All of these anecdotal stories about "LLM" failures need to go into more detail ...

spamizbad · on March 28, 2025

If any non-trivial ask of an LLM also requires the prompts/scaffolding to be listed, and independently verified, along with its output, their utility is severely diminished. They should be saving time not giving us extra homework.

Far better to just get these problems resolved.

mwigdahl · on March 28, 2025

That isn't what I'm saying. I'm saying you can't make a blanket statement that LLMs in general aren't fit for some particular task.
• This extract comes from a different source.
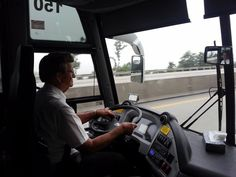 Driver, Willard Hansen behind the wheel of a Hawkeye Stages motorcoach on a recent tour to Philadelphia and New York.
There are certainly tasks where no LLM is competent, but for others, some LLMs might be suitable while others are not. At least some level of detail beyond "they used an LLM" is required to know whether a) there was user error involved, or b) an inappropriate tool was chosen.

butlike · on March 28, 2025

then they shouldn't market it as one-size fits all

mwigdahl · on March 28, 2025

Are they? Every foundation model release includes benchmarks with different levels of performance in different task domains. I don't think I've seen any model advertised by its creating org as either perfect or even equally competent across all domains.
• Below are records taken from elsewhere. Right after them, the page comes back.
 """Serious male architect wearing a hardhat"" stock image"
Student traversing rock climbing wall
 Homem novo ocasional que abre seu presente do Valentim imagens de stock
The secondary market snake oil salesmen <cough>Manus</cough>? That's another matter entirely and a very high degree of skepticism for their claims is certainly warranted. But that's not different than many other huckster-saturated domains.

TexanFeller · on March 28, 2025

People like Zuckerberg go around claiming most of their code will be written by AI starting sometime this year. Other companies are hearing that and using it as a reason(or false cover) for layoffs. The reality is LLMs still have a way to go before replacing experienced devs and even when they start getting there there will be a period of time where we’re learning what we can and can’t trust them with and how to use them effectively and responsibly. Feels like at least a few years from now, but the marketing says it’s now.
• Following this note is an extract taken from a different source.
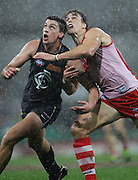 Matthew Kreuzer of the Blues and Mike Pyke of the Swans contest the ball during the 2013 AFL Round 14 match between the Sydney Swans and the Carlton Blues at the SCG, Sydney on June 28, 2013. (Photo: Craig Golding/AFL Media)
some_random · on March 28, 2025

In many, many cases those problems are resolved by improvements to the model. The point is that making a big deal about LLM fuck ups in 3 year old models that don't reproduce in new ones is a complete waste of time and just spreads FUD.

actinium226 · on March 28, 2025

Did you read the original tweet? She mentions the models and gives high level versions of her prompts. I'm not sure what "scaffolding" is.

You're right that they're tools, but I think the complaint here is that they're bad tools, much worse than they are hyped to be, to the point that they actually make you less efficient because you have to do more legwork to verify what they're saying. And I'm not sure that "prompt training," which is what I think you're suggesting, is an answer.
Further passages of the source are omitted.